Almost every new electric car (EV) uses lithium-ion batteries, the same basic type of rechargeable battery that powers most phones, laptops, and other handheld devices.
Lithium-ion differs from the lead-acid batteries that were used to power early EVs, and are still often used as 12V batteries on most combustion-engined vehicles.
These batteries are known as lithium-ion because of their fundamental principles of operation. This is explained in more detail here.
Put simply, a redox reaction caused by the interaction of the battery terminals (anode and cathode) with the electrolyte stimulates the transfer of positively-charged electrons (lithium ions) around the electrical circuit from the anode to the cathode when the battery is being discharged.
In an EV, the circuit is connected to a motor, allowing the vehicle to move as the ions move through it. When the battery is being recharged, the ions flow in the opposite direction from the cathode back to the anode.
Typically, the anode in a lithium-ion cell is made from a carbon-based material such as graphite. The acronyms mentioned above, such as LFP, NMC, and NCA, describe the chemistry of the cathode used to store the lithium.
Therefore, LFP equates to lithium-iron-phosphate (the F is derived from Fe, the chemical symbol for iron), NMC refers to nickel-manganese-cobalt, and NCA refers to nickel-cobalt-aluminium, another cathode chemistry. These are all sub-types of lithium-ion batteries.
This story will describe some of the practical benefits and drawbacks of each type of cathode chemistry, and how they can affect the performance and cost of your EV.
What lithium-ion based cathode chemistry does my car use?
Information around the specific type of cathode chemistry used by your EV’s lithium-ion battery can be difficult to come across, but a starting point could be finding out where your vehicle is made.
China is a specialist in the development and manufacture of LFP batteries.
Cars made there, such as newer Tesla Model 3 vehicles and cars from Chinese brands such as BYD, are more likely to use LFP technology.
Volkswagen and Ford are also investigating the use of LFP batteries for certain models.
If your EV is an older model or made outside of China, it may be using an NMC or NCA chemistry rather than LFP.
Benefits and drawbacks: Driving
LFP batteries are generally less energy dense than their NMC and NCA counterparts. On the face of it, this means an LFP battery with an equivalent mass to these rival technologies will be able store less energy and thereby have a reduced range.
While this may be the case initially, a holistic calculation of potential range must also take into account other factors, such as aerodynamics and the energy efficiency of components such as the motors and HVAC system.
It’s in these areas an LFP-based vehicle can compensate for the potential reduction in energy density of the battery.
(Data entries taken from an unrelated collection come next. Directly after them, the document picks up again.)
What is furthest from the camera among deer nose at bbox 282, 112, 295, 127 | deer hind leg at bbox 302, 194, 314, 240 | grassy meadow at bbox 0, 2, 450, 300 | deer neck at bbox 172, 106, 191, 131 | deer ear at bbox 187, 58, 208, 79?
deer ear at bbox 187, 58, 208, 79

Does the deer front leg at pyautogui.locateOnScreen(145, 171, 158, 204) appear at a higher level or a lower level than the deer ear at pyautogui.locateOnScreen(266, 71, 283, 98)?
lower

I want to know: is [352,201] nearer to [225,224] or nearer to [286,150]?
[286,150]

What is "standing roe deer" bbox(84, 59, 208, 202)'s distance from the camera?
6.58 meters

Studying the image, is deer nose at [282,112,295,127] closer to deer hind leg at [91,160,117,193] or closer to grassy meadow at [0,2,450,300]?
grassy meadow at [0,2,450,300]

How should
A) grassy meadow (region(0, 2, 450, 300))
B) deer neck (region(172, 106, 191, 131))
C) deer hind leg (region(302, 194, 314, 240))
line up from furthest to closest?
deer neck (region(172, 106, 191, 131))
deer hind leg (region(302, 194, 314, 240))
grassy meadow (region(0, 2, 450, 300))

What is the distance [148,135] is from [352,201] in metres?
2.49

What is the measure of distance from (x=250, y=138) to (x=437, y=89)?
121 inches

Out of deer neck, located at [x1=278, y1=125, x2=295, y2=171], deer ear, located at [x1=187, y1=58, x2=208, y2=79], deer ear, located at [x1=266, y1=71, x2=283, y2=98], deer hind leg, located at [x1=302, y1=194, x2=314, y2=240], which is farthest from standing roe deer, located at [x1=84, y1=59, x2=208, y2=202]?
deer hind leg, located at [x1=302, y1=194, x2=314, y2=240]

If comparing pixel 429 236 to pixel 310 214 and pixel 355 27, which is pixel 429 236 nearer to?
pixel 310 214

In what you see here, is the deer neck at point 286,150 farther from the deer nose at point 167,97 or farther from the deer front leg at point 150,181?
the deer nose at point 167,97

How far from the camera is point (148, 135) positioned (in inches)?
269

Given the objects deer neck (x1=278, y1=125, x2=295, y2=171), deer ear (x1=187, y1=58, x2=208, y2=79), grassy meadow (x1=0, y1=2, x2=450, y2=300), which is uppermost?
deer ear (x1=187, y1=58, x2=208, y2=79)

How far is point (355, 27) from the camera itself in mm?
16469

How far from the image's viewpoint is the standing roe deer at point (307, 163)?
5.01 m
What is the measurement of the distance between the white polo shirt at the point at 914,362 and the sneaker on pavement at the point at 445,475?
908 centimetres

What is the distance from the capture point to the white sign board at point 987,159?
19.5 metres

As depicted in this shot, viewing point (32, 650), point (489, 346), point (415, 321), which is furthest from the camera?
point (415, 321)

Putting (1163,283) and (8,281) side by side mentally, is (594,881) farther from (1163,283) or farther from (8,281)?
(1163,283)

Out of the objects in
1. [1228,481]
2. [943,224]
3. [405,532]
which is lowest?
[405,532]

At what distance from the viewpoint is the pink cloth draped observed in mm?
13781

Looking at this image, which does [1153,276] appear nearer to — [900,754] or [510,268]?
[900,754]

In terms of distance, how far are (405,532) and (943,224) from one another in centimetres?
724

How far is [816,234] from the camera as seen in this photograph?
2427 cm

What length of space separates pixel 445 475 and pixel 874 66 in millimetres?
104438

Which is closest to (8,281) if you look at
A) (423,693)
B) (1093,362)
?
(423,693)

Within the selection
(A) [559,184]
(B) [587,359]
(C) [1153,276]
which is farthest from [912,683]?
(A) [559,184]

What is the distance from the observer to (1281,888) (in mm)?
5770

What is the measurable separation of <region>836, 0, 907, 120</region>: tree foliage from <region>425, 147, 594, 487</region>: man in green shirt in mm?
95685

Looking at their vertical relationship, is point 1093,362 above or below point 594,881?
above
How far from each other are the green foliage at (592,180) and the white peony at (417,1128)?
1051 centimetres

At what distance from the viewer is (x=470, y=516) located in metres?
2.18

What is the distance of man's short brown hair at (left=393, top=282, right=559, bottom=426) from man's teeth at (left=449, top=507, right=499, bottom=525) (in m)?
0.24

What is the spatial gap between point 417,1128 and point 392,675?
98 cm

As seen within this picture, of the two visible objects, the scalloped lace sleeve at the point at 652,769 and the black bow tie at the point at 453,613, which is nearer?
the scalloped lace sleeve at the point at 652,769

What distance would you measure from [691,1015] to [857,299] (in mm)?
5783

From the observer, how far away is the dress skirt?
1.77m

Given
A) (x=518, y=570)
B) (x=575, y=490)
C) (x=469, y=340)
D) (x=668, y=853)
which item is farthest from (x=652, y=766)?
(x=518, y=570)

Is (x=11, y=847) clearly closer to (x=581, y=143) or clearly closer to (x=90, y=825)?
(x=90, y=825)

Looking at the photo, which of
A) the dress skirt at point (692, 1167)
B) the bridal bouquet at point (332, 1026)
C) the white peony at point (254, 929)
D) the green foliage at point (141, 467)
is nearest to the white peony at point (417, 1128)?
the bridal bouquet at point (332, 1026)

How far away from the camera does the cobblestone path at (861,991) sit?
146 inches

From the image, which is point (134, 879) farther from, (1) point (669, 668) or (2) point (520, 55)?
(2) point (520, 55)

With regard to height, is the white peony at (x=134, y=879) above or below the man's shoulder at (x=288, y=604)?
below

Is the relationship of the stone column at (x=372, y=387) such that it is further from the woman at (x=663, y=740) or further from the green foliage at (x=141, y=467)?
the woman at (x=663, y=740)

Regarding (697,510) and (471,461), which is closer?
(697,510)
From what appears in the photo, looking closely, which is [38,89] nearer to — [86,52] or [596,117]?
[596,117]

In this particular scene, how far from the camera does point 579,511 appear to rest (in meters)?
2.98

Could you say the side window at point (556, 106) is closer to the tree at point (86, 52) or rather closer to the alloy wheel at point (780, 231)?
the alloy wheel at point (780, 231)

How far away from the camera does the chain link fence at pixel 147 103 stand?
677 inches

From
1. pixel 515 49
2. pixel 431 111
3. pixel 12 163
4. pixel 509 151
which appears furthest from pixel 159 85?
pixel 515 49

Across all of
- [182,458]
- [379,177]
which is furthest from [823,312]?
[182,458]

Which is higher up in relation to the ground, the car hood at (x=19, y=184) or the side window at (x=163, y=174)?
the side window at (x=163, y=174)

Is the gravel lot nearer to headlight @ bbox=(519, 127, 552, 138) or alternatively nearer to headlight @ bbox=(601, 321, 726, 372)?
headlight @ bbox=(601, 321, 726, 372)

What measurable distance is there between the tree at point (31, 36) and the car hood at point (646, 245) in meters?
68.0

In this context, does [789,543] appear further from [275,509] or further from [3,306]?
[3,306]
The Model 3, for example, features excellent aerodynamics with a low coefficient of drag (0.23 Cd) and a heat pump to maximise the efficiency of the heater in cold weather, ensuring there’s less of an impact on range when production switched to an LFP battery after moving to China.
Manufacturers can also compensate for the reduction in energy density by simply adding in more capacity, although of all the battery types an LFP one would will be heaviest with the same capacity as NMC and NCA batteries.
Weight is the ultimate adversary of an electric vehicle, compromising everything from range to dynamics. In this regard, non-LFP battery chemistries may hold an advantage.
Initial reports of customers driving LFP Model 3 vehicles in Europe also reported issues with cold-weather range and fast charging performance, but this is likely an issue with software calibration rather than the physical characteristics of the LFP battery itself.
Other benefits and drawbacks
NMC and NCA battery chemistries use rare earth material such as cobalt and nickel that are in limited supply.
They’re also expensive and environmentally ruinous to mine. The Democratic Republic of Congo accounted for 100,000 tonnes, or 70 per cent of the world’s cobalt production in 2019, but has a poor track record for human rights, with cobalt supply chain workers suffering from inhumane conditions.
LFP, in comparison, uses iron and phosphate, both of which are far more common and easier to source, which in turn makes them cheaper to produce, facilitating cost savings that can be passed on to customers… or shareholders.
An equally practical advantage is that LFP batteries are able to be regularly charged to 100 per cent without adversely affecting the long-term lifespan of the battery.
In contrast, for typical NMC or NCA batteries, manufacturers generally recommend only charging to 100 per cent occasionally – such as for longer road trips – to preserve battery life.